Article —
----------------

Theatre reviews: Manipulate Festival

Threes a Crowd brings together aeriel dancers to explore the dymanics of friendshipsThrees a Crowd brings together aeriel dancers to explore the dymanics of friendships
Threes a Crowd brings together aeriel dancers to explore the dymanics of friendships
IN THE depths of winter, the Manipulate Festival of visual theatre begins, filling the Traverse Bar with artists and delegates from Britain, Belgium, France, Italy, America, Russia and beyond. There are talks, work-in-progress sessions, and fascinating late evenings of film and animation, continuing today with a film-based tribute to Martyn Bennett.

Three’s A Crowd - Traverse Theatre, Edinburgh

* * *

Butterfly - The Arches, Glasgow

* * * *

And above all, there are the shows, exploring the big stage of Traverse One, and this year featuring two powerful new works by Scottish-based companies, one of which – Three’s A Crowd, by the Edinburgh aerial theatre group All Or Nothing – opened the festival’s main programme on Saturday night.

Set to a score by Luke Sutherland that alternates sharply – sometimes joltingly – between disco-like rock sound and a pensive, almost childlike lyricism, Three’s A Crowd is a hugely ambitious show that brings together six aerialist-dancers on a steel-framed scaffolding set by Becky Minto, softened by hanging white silks and a huge, manoeuvrable white picture-frame. As in Suspect Culture’s Timeless, almost 20 years ago, the theme is friendship, and the internal dynamics of inclusion and exclusion, pairing and uncoupling, lightheartedness and pain, that seems to stalk any group of twentysomething friends as they try to move on into adult life.

Hide Ad

In Three’s A Crowd, it’s not always clear whether the primary aim of the 70-minute show, directed by Jennifer Paterson, is to tell a story and develop character, or simply to explore – in fragmented, almost workshop style – the choreographic potential of the various kinds of aerial work on view, using, for example, harnesses that enable the dancers to soar clear of the ground, pictured. If the show sometimes looks artistically uneven, though, it seethes with energy and potential; and it revolves around a brilliantly intense cental performance by Itxaso Moreno, as the woman with the voice, who speaks for the group, and – in the show’s strongest moments – leads us into the heart of their inner drama.

----------------

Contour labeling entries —
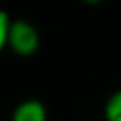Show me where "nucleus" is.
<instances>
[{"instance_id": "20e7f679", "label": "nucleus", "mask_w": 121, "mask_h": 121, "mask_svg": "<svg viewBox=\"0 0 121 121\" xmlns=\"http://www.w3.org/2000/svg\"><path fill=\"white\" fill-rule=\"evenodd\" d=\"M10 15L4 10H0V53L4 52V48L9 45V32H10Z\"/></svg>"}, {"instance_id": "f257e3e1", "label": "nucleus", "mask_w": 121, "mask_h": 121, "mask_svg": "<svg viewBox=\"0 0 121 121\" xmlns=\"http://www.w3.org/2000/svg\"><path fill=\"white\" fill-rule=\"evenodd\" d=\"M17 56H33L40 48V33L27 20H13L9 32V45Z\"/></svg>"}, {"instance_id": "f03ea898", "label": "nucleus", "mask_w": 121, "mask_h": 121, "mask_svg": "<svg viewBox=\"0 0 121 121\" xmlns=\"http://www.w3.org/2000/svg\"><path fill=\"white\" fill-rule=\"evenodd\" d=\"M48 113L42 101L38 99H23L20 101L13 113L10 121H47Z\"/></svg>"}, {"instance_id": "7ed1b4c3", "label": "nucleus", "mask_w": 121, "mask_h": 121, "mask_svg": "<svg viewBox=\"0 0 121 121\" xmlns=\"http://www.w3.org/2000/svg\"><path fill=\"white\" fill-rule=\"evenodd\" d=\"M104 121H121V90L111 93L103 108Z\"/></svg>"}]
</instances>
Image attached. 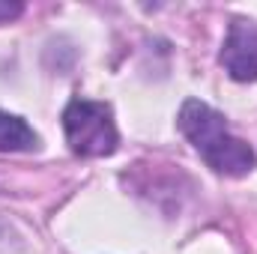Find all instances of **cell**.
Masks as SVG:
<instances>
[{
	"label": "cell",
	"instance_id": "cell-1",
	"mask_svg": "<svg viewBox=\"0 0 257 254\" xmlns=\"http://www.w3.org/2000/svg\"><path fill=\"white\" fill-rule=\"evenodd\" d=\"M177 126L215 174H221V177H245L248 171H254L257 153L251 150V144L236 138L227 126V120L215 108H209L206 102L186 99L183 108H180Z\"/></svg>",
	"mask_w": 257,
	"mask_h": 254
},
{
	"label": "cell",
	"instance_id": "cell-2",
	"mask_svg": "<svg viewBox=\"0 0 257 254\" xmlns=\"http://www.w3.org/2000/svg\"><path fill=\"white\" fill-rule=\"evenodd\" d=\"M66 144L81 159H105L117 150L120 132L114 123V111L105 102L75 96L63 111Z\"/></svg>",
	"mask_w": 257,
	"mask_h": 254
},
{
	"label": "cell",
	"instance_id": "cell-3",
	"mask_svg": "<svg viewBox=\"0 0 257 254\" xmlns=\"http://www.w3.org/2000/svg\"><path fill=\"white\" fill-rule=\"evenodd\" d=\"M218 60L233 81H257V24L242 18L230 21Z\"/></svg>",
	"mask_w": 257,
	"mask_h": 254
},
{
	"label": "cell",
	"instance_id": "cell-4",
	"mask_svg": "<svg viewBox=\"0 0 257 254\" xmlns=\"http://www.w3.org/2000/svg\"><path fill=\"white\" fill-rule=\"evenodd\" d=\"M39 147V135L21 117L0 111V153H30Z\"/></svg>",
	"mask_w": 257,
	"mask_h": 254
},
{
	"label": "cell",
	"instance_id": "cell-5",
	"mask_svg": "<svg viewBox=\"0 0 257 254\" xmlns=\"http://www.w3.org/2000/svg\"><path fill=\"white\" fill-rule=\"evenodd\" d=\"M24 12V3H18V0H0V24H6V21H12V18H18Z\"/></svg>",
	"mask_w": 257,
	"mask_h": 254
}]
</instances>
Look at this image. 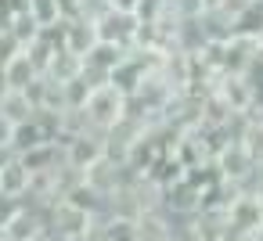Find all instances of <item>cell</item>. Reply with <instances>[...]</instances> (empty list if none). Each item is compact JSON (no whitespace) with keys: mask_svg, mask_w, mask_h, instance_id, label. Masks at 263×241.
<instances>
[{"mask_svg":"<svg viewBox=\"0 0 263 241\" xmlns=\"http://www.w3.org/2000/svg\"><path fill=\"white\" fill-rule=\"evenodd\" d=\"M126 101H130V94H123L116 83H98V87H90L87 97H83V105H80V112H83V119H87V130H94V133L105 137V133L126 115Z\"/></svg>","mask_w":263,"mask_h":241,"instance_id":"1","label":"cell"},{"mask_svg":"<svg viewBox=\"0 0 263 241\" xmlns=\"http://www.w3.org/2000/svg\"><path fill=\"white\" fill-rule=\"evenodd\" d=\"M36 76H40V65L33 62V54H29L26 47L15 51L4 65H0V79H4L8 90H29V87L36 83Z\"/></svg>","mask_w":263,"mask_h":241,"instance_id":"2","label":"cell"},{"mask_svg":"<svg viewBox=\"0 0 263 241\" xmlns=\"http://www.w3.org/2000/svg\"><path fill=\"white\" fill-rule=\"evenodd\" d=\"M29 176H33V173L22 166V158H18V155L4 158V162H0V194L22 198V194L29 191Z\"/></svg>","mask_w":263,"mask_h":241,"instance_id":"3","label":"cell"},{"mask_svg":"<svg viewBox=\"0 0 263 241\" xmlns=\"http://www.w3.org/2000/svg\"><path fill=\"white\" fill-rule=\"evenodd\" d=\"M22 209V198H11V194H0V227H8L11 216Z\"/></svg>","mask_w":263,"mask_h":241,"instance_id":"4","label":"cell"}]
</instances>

----------------

Task directions — Return the passage of the Manipulate Festival review verbatim, from "Theatre reviews: Manipulate" up to and including "to Martyn Bennett.".

Written response —
Theatre reviews: Manipulate Festival

Threes a Crowd brings together aeriel dancers to explore the dymanics of friendshipsThrees a Crowd brings together aeriel dancers to explore the dymanics of friendships
Threes a Crowd brings together aeriel dancers to explore the dymanics of friendships
IN THE depths of winter, the Manipulate Festival of visual theatre begins, filling the Traverse Bar with artists and delegates from Britain, Belgium, France, Italy, America, Russia and beyond. There are talks, work-in-progress sessions, and fascinating late evenings of film and animation, continuing today with a film-based tribute to Martyn Bennett.